P. J. O'Rourke, Policy Review, April/May 1999.

Excerpt:

Among the A-list big dogs of chic fiction, Tom Wolfe’s A Man in Full is not da bomb. Of course, there’s vulgar success against it — cover of Time, phone number first printing. Nothing ills the cool like being hot, except on the rare occasions when it happens to them. But novels by Clancy or Grisham usually pass beneath notice of the critical hepcats. A Man in Full didn’t. Doyen of American letters-a-go-go, John Updike, dissed the text in that edgy journal the New Yorker. “Amounts to entertainment, not literature,” sniffed the man who inked The Witches of Eastwick. Perennially def and slammin’ Norman Mailer gave Wolfe a buzz kill in the fashion-forward New York Review of Books. “Chosen by the author to be a best seller rather than a major novel,” slagged the caption-writer for Marilyn, An Appreciation. And then there was James Wood (so dope, so phat) in the New Republic (it’s fresh, it’s stylin’): “this bumptious simplicity, this toy-set of literary codes essentially indistinguishable from the narrative techniques of boys’ comics.” Jim, that’s cold.
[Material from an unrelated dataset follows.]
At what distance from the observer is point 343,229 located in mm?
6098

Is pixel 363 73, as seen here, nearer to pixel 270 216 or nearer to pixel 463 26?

But there is, in fact, every reason for A Man in Full to be unfashionable. Big, sweeping social realism with themes of honor, duty, sin, and belief went out with honor, duty, sin, belief, and the big sweeping societies that had them. Wolfe has written an encomium of the passé, praising hope, reason, self-restraint, custom, shame, good taste, first marriages, and Booker T. Washington.